Jul 16, 2006 19:19
Most gorgeous rainstorm!! I'm sitting in the house, laid up with a sprained ankle, but I'm not itching to go anywhere anyway because it's raining gallons. The thunder is coming close, then going out, then coming close again. There are flashes of lightning, too, not as easy to see in the day time as at night, but seeing is not the best part; it's listening. A few seconds after a flash of lightning, a building crackle starts from the East and tumbles West, towards me, then past me, until it builds to a huge boom right to the North.
The rain is falling so thick and slanted, blown by the wind, that it's flowing together in huge ribbons before it hits the ground. When it first started pouring down, I had to get up and hobble around closing windows so the rain wouldn't get in and make the floors slick and dangerous for me. I'm paranoid about retwisting my ankle but I'm getting around just fine with a cane a friend has loaned me.

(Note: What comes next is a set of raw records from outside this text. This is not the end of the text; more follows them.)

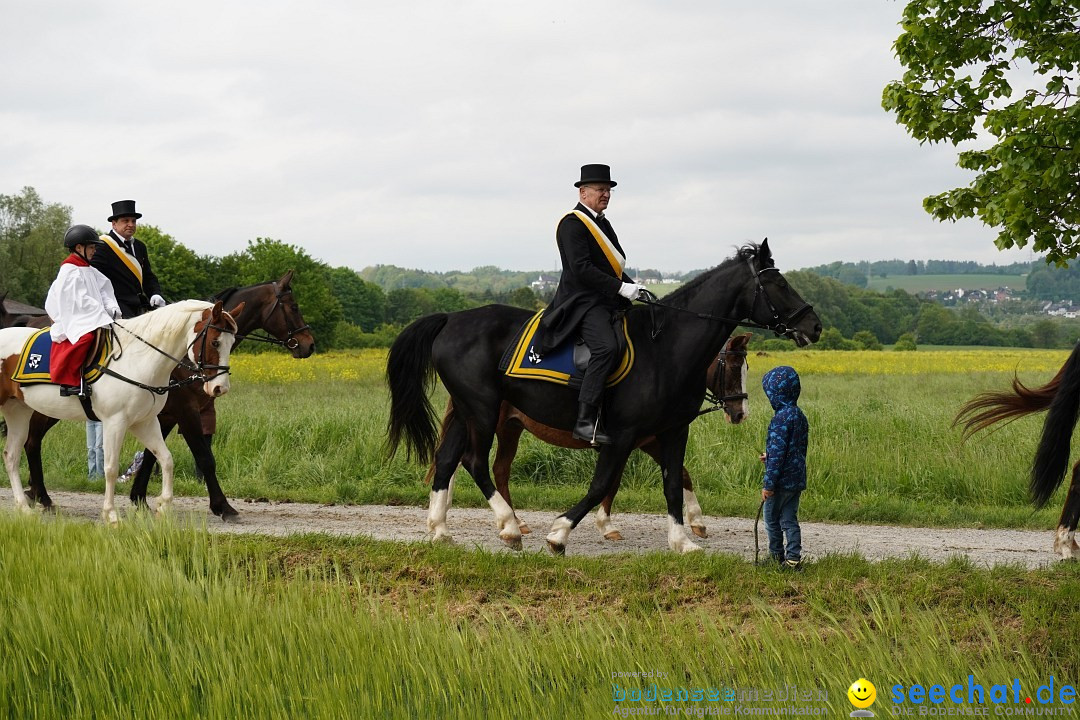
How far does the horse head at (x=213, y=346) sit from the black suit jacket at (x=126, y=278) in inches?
52.2

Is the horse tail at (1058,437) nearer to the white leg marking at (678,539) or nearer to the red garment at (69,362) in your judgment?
the white leg marking at (678,539)

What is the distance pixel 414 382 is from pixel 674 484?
8.62 feet

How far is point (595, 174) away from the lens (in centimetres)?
870

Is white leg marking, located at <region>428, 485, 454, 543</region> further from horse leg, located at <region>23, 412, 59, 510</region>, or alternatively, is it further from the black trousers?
horse leg, located at <region>23, 412, 59, 510</region>

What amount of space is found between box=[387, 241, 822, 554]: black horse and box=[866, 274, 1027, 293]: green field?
12105 centimetres

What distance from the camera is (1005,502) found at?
39.4 feet

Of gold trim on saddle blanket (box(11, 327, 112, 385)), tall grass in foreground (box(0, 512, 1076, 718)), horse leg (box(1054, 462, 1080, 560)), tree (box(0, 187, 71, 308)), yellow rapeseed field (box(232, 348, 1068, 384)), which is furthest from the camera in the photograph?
tree (box(0, 187, 71, 308))

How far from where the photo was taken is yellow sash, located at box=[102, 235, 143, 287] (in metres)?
11.0

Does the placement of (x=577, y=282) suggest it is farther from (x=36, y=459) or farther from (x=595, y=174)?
(x=36, y=459)

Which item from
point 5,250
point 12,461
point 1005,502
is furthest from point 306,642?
point 5,250

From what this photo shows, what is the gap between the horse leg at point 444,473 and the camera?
9.02 metres

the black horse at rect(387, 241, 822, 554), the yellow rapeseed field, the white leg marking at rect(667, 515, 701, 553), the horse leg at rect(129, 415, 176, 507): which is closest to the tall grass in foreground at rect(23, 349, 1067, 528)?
the horse leg at rect(129, 415, 176, 507)

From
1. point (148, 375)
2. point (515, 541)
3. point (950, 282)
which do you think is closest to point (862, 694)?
point (515, 541)

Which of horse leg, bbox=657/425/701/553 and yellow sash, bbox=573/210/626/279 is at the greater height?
yellow sash, bbox=573/210/626/279
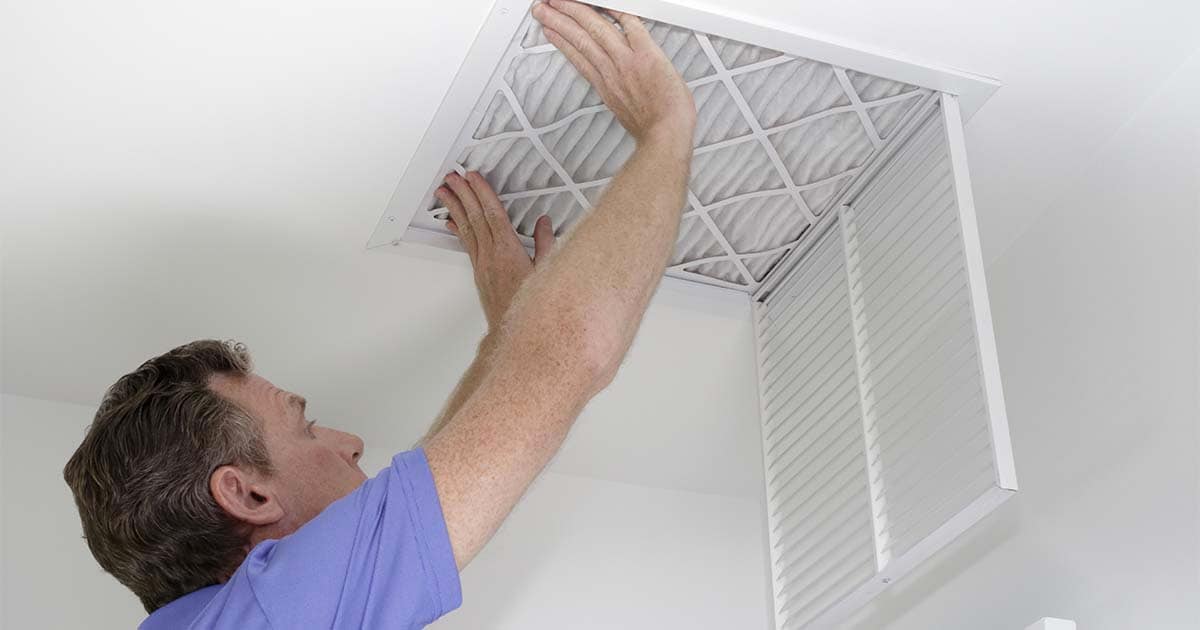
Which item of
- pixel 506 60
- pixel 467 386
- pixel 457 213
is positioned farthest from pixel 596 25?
pixel 467 386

I discovered a few more leaks in the roof, but happily they aren't directly over any beds or couches. The leaks are directly below the roost attached to the roof - the sunset roost - so I think it wasn't properly sealed with paint when they finished building it. I'm tempted to get some water-sealant paint and drizzle it off the side of the roost into the cracks, but I'll have to wait until I can actually get up the stairs and not have to fear about getting down again. We may just tell the caretaker - a precious 80-year-old guy, Garth - about it. He's really prompt about getting things taken care of generally.
Well, apart from being laid up a few days getting cabin fever and reading, I've been getting drawn more and more into island life. The seamstress Marion has become a good friend. I've just been able to get over to her house twice this past week, but once I walked in, she got me a chair and turned back to her sewing. As soon as she finished the project she had on her machine, she dropped it into my lap and said, "Here, this's for you. It's a clothespin bag." Then she dropped two more on my lap and said, "You can carry these back to your friends what hangs their clothes on the line," meaning my friends in Japan. Oddly enough, she and I sort of bonded over our mutual dryer-less-ness. I have a dryer now, but I didn't in Japan - apartments rarely do - so we could bond over having to hang up our clothes and worry if it's going to rain or not. She says she prefers hanging things out, "Where the sun can see 'um."

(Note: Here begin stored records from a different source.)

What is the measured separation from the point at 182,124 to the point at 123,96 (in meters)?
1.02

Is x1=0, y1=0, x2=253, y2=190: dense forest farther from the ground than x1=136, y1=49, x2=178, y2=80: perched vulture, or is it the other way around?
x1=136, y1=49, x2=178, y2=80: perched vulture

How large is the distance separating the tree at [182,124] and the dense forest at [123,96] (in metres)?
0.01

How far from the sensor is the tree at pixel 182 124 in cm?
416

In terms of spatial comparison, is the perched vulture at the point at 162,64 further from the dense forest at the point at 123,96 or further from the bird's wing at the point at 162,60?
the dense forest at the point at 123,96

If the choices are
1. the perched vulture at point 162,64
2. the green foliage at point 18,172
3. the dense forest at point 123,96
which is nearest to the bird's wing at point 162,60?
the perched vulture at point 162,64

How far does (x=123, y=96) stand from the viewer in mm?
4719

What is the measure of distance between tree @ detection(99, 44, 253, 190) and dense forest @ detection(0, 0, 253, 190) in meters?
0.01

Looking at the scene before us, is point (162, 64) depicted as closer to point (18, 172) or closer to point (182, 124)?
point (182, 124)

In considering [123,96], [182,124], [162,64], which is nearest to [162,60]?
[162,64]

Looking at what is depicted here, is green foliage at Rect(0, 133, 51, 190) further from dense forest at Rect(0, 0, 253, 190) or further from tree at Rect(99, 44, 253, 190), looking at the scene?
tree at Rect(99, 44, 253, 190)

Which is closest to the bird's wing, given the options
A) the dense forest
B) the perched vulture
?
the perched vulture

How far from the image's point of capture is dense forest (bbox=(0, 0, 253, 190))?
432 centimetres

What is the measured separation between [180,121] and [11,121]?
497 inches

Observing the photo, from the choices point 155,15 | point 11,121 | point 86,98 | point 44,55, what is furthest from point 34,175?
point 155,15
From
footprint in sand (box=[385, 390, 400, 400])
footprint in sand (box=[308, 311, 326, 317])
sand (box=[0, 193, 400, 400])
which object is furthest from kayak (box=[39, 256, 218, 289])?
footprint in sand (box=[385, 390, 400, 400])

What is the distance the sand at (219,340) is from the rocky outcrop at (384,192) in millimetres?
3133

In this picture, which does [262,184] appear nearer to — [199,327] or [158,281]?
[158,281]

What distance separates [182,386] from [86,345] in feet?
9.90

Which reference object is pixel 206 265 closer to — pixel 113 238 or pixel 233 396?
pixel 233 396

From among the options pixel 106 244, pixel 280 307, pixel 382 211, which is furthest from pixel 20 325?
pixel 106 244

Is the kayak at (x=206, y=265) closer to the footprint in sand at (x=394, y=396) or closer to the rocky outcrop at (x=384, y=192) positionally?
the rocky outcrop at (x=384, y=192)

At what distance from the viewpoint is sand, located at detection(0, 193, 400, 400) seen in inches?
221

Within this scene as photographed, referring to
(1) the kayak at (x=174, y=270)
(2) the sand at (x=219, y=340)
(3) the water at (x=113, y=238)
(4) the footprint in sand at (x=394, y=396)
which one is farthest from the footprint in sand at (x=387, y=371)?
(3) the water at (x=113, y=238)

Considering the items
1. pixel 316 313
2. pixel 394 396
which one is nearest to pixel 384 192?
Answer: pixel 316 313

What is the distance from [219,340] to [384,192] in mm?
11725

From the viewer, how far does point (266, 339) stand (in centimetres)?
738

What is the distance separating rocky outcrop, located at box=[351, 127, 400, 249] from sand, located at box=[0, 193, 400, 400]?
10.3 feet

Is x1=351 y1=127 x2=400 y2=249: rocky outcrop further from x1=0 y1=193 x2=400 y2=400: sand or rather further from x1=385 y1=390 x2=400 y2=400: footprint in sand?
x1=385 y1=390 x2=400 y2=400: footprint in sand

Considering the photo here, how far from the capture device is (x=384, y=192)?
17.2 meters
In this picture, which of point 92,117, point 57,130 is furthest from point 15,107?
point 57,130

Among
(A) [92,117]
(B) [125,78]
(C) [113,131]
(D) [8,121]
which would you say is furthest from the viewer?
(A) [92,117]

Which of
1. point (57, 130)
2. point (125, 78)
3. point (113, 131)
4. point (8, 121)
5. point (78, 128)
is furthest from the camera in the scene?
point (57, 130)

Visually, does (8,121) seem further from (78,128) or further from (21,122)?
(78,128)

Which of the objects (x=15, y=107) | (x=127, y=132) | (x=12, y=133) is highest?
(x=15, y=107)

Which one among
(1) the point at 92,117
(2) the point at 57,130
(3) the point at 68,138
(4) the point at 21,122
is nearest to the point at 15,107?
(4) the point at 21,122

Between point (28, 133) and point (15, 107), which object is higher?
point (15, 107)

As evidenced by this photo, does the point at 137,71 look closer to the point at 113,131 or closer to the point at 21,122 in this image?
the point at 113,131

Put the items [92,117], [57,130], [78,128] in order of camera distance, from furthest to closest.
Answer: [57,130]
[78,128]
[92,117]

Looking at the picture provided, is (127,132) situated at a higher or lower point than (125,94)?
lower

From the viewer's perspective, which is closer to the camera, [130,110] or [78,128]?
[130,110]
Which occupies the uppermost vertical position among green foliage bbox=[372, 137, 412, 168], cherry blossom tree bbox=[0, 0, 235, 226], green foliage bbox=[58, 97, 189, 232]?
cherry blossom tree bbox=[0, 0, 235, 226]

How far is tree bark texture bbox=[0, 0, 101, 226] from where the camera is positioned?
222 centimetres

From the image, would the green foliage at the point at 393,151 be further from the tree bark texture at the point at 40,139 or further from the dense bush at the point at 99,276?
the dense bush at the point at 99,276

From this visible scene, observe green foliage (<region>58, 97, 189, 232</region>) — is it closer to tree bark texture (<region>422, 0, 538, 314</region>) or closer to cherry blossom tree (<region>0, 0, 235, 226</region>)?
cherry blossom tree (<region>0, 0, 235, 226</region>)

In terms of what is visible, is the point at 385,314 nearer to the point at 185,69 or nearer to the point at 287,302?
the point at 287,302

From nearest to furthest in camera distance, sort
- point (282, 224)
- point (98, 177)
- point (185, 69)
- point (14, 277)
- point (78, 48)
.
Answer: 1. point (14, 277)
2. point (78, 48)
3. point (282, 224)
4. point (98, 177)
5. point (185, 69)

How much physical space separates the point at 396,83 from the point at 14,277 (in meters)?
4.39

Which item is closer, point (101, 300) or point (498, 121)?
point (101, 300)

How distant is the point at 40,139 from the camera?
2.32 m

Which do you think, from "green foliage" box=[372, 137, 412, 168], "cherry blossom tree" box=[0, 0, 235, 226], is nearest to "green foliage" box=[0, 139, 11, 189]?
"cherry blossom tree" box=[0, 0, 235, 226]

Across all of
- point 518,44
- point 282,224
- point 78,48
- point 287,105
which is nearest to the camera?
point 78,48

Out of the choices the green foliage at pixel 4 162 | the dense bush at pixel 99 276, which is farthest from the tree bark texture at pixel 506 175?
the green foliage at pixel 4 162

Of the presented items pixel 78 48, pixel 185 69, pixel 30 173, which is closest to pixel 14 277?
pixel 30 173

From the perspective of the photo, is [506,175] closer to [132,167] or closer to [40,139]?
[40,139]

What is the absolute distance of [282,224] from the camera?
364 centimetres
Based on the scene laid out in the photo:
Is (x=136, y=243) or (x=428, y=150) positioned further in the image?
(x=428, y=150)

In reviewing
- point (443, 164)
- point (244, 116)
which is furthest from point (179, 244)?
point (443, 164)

I've met a lot of other people through Marion. She commanded me to come to a church pasta dinner a few weeks ago and, even before I'd finished eating, she was steering me around the room introducing me around. She has such a big family that a few people asked if I wasn't some grand-daughter or another from Nassau or further out. I've been mistaken for a native!
Not much else going on, just trying to figure out What To Do With Myself For The Rest Of My Life. Another lady I've met here, an American lawyer from Orlando, is telling me she'll write a recommendation letter for me if I choose to go to law school and apply to her alma mater Emory.
Wait, Elizabeth needs much more of an intro than that. I saw her first at karaoke about three or four weeks ago, when she came in with her husband and another couple, sat in front, and cheered for me as I sang "Come Together." We met again at the grocery store and she greeted me like an old friend and invited me to her house.
Hmm. Total stranger in a foreign country invites you over to her house.....
Naturally, I went.
She is an amazing person. Very successful lawyer, bubbling with energy, and always seems to be totally fascinated by YOU whenever or wherever you two are talking. She's a person who can lift your spirits just by walking into the vicinity. And a lawyer no less! But she is a lawyer who litigates to defend mis-treated cancer patients and elderly people who were not given proper examinations and care because of ageism. People who were turned away, basically.
She'll give me a discerning look now and then and say that I really should be a lawyer. From her, that's a great compliment. Still, she also thinks I should meet her son who's my age, and these days I panic every time someone suggests I should meet a son, or guy-friend, or brother, or cousin, or whatever. Yes-that's-very-kind-of-you-but-no-thanks. Get me to Asia, no strings attached to yank me back early a second time.
Well, because, that's all that is really occupying my thoughts of the future, getting back to Japan. I'm sure I'll burn out after a few more years of a foreign place and teaching, but why leave a good thing while it's really good? The thought of Japan is keeping me up and running right now.
As for Dad, he's behaving himself better these days, as I'm trying to do as well. He has run out of books again is the only problem. Elizabeth gave us a four-book fix, but he has finished two and flatly refused to read the other two. We've only got six more weeks, so I'm feeling less trapped. The smallness of this island is a little overwhelming for the long-term. Maybe it's like any home in that it's just as good to get away from it as it is to get back. Maybe I'll be back here someday, too.
Now the rain has stopped and the sun is out again, acting like it never left. The plum tree out in the yard has more leaves now and they are a marvelous color, the green that glows. The birds are out catching bugs hatched or driven out by the rain. More power to them.